Estamos às voltas com mais um ataque às universidades públicas paulistas e ao principal órgão de fomento da pesquisa atualmente no país, a Fapesp. Trata-se do artigo 14 do Projeto de Lei 529/2020 da Assembleia Legislativa do Estado de São Paulo. As consequências para as universidades paulistas e a ciência seriam devastadoras, caso se aprove o projeto. A dimensão do prejuízo pode ser apreciada pela matéria no Direto da Ciência[I]. Escrevo antes do resultado da votação, mas a proposta é sintoma claro do desprezo pela História e desídia social. É um ajuste imediatista de balancete de gastos, auspicioso ao olhar incauto, mas que representa um suicídio do Estado.

Homens públicos, caso atentos à História, deveriam saber que as universidades públicas e a Fapesp constituem uma política de estado, que começou a ser engendrada há quase 90 anos, sendo o seu marco fundacional a criação da USP em 1934, com o propósito de promover o desenvolvimento. Nas palavras de Sérgio Milliet, a história lembra que então tínhamos a antítese do que se apresenta hoje: “De São Paulo ... saíra 'uma revolução intelectual e científica' suscetível de mudar as concepções econômicas e sociais dos brasileiros”. A política de estado se ampliou com a criação da Fapesp, o surgimento da Unicamp e a organização da Unesp.

A Fapesp foi prevista na Constituição do Estado em 1947. Está lá no artigo 123, defendido pelo deputado (além de historiador, filósofo e editor) Caio Prado Jr[II]:

“Esta medida parece-me uma das de maior alcance incluída na nossa Constituição porque, sem dúvida nenhuma, se a iniciativa nela prevista for bem conduzida, resultará numa completa transformação da vida cultural, e direi mesmo econômica e social de nosso Estado e, por consequência, do Brasil.”

E foi bem conduzida, embora começasse a funcionar apenas em 1962, fruto de nova e intensa mobilização da comunidade científica.
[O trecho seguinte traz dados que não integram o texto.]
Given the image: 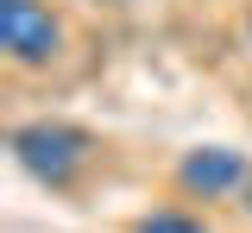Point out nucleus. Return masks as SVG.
I'll list each match as a JSON object with an SVG mask.
<instances>
[{
    "mask_svg": "<svg viewBox=\"0 0 252 233\" xmlns=\"http://www.w3.org/2000/svg\"><path fill=\"white\" fill-rule=\"evenodd\" d=\"M13 158L38 183H69L82 170V158H89V133L63 126V120H32V126L13 133Z\"/></svg>",
    "mask_w": 252,
    "mask_h": 233,
    "instance_id": "1",
    "label": "nucleus"
},
{
    "mask_svg": "<svg viewBox=\"0 0 252 233\" xmlns=\"http://www.w3.org/2000/svg\"><path fill=\"white\" fill-rule=\"evenodd\" d=\"M0 44H6V57L19 69H44L57 57V19H51V6H38V0H0Z\"/></svg>",
    "mask_w": 252,
    "mask_h": 233,
    "instance_id": "2",
    "label": "nucleus"
},
{
    "mask_svg": "<svg viewBox=\"0 0 252 233\" xmlns=\"http://www.w3.org/2000/svg\"><path fill=\"white\" fill-rule=\"evenodd\" d=\"M177 183H183L189 196H227V189H246V158L240 151H227V145H202V151H189L183 164H177Z\"/></svg>",
    "mask_w": 252,
    "mask_h": 233,
    "instance_id": "3",
    "label": "nucleus"
},
{
    "mask_svg": "<svg viewBox=\"0 0 252 233\" xmlns=\"http://www.w3.org/2000/svg\"><path fill=\"white\" fill-rule=\"evenodd\" d=\"M132 233H208V227H202V221H189V214H170V208H164V214H145Z\"/></svg>",
    "mask_w": 252,
    "mask_h": 233,
    "instance_id": "4",
    "label": "nucleus"
},
{
    "mask_svg": "<svg viewBox=\"0 0 252 233\" xmlns=\"http://www.w3.org/2000/svg\"><path fill=\"white\" fill-rule=\"evenodd\" d=\"M240 208H246V214H252V183H246V202H240Z\"/></svg>",
    "mask_w": 252,
    "mask_h": 233,
    "instance_id": "5",
    "label": "nucleus"
},
{
    "mask_svg": "<svg viewBox=\"0 0 252 233\" xmlns=\"http://www.w3.org/2000/svg\"><path fill=\"white\" fill-rule=\"evenodd\" d=\"M107 6H120V0H107Z\"/></svg>",
    "mask_w": 252,
    "mask_h": 233,
    "instance_id": "6",
    "label": "nucleus"
}]
</instances>
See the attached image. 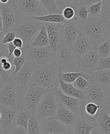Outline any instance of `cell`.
<instances>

Os resultados nesses quase sessenta anos foram e continuam sendo imprescindíveis. E devem continuar sendo e a mobilização agora é pela sua manutenção. Um breve panorama de sua história até a virada desse século pode ser vislumbrado na resenha de um livro sobre ela[III]. A frase final da resenha é uma advertência sobre o que nos ronda: “Ou seja, a Fapesp não tem sido, na sua história, um organismo cooptável pelo poder.” O poder é de governo, o bem público é de estado.

Às palavras de Sérgio Milliet e de Caio Prado Júnior, somam-se as de Zeferino Vaz, artífice da Unicamp, fundada em 1966, que lembram os princípios da transformação dessa vida cultural, econômica e social no discurso do filósofo deputado:

“É incompreensível que haja um debate colocando em posições antagônicas universidades humanistas e técnicas ou científicas, porque, a meu ver, esse conceito é antiético – contraria frontalmente o conceito de universidade. No meu entender, universidade significa unidade na universalidade dos conhecimentos humanos, isto é, existe um denominador comum, um sentido direcional único, em todas as atividades humanas”. As técnicas são subordinadas ao bem-estar do homem, e não o homem subordinado à técnica”[IV].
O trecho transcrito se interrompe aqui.